Lorsbach M, Gillessen A, Revering K, Juhra C
Stabsstelle für Telemedizin, Universitätsklinikum Münster, Hüfferstraße 73-79, 48149, Münster, Deutschland.
Klinik für Innere Medizin, Herz-Jesu-Krankenhaus Hiltrup GmbH, Münster-Hiltrup, Deutschland.
Med Klin Intensivmed Notfmed. 2021 May;116(4):345-352. doi: 10.1007/s00063-020-00661-8. Epub 2020 Feb 10.
The introduction of an electronic health record (EHR) or an emergency care data set (ECDS), as well as reforms in emergency medical care, is currently part of political debate in Germany. Currently, no data are available of how emergency departments could benefit from an ePA or NFD in Germany. The aim of this study was to determine if a patient's medical history has an influence on diagnostic and therapeutic decisions in the emergency department.
To answer this question, a descriptive observational study was conducted in an interdisciplinary emergency department with a study population of n = 96.
For 55 patients (59%) neither a doctor's letter nor a drug list was found. However, in 48% of the patients who were admitted to the hospital via the emergency department, additions to the anamnesis record could be identified. Eight (9%) patients showed that therapy and/or diagnostic decisions should have been discussed or changed if the supplemented anamnestic information had been available in the emergency room. In addition, the study revealed that the duration of the anamnesis was prolonged in case of missing medical history (mean: 10-15 min, standard deviation: ±<5 min). In contrast to the patients with a medical history (mean: 5-10 min, standard deviation: ±<5 min).

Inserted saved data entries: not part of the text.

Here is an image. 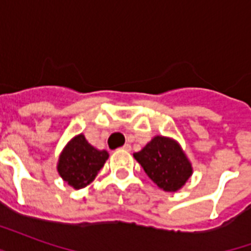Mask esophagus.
<instances>
[{"label": "esophagus", "instance_id": "obj_1", "mask_svg": "<svg viewBox=\"0 0 251 251\" xmlns=\"http://www.w3.org/2000/svg\"><path fill=\"white\" fill-rule=\"evenodd\" d=\"M122 149H125V151H130L131 147H130V145H129V144H125V145L122 147Z\"/></svg>", "mask_w": 251, "mask_h": 251}]
</instances>
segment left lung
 I'll return each instance as SVG.
<instances>
[{
    "label": "left lung",
    "mask_w": 251,
    "mask_h": 251,
    "mask_svg": "<svg viewBox=\"0 0 251 251\" xmlns=\"http://www.w3.org/2000/svg\"><path fill=\"white\" fill-rule=\"evenodd\" d=\"M133 156L149 179L167 192L179 191L192 175V165L185 153L169 137H153L152 141Z\"/></svg>",
    "instance_id": "8db88e82"
}]
</instances>
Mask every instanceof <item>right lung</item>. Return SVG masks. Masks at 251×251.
<instances>
[{
	"label": "right lung",
	"instance_id": "obj_1",
	"mask_svg": "<svg viewBox=\"0 0 251 251\" xmlns=\"http://www.w3.org/2000/svg\"><path fill=\"white\" fill-rule=\"evenodd\" d=\"M107 158L109 153L106 151L94 148L83 134H77L60 153L57 172L72 188H84L95 179Z\"/></svg>",
	"mask_w": 251,
	"mask_h": 251
}]
</instances>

Based on the data stored in EHR and ECDS, therapy and diagnostic decisions could be made more reliably. In the absence of a medical history, the time required for medical history taking in emergency departments is significantly longer, which could be reduced by introducing EHR or ECDS.
引入电子健康记录(EHR)或急救护理数据集(ECDS)以及急救医疗改革,目前是德国政治辩论的一部分。目前,尚无关于德国急诊科如何从电子处方(ePA)或国家药品名录(NFD)中受益的数据。本研究的目的是确定患者的病史是否会对急诊科的诊断和治疗决策产生影响。
为回答这个问题,在一个跨学科急诊科进行了一项描述性观察性研究,研究人群为n = 96。
55名患者(59%)既未找到医生信件也未找到药物清单。然而,在通过急诊科入院的患者中,48%的患者可以确定其病史记录有补充信息。8名(9%)患者表明,如果急诊室有补充的病史信息,治疗和/或诊断决策本应进行讨论或改变。此外,研究表明,在病史缺失的情况下,病史采集时间会延长(平均:10 - 15分钟,标准差:±<5分钟)。相比之下,有病史的患者(平均:5 - 10分钟,标准差:±<5分钟)。
基于存储在EHR和ECDS中的数据,可以更可靠地做出治疗和诊断决策。在没有病史的情况下,急诊科采集病史所需时间明显更长,引入EHR或ECDS可以减少这一时间。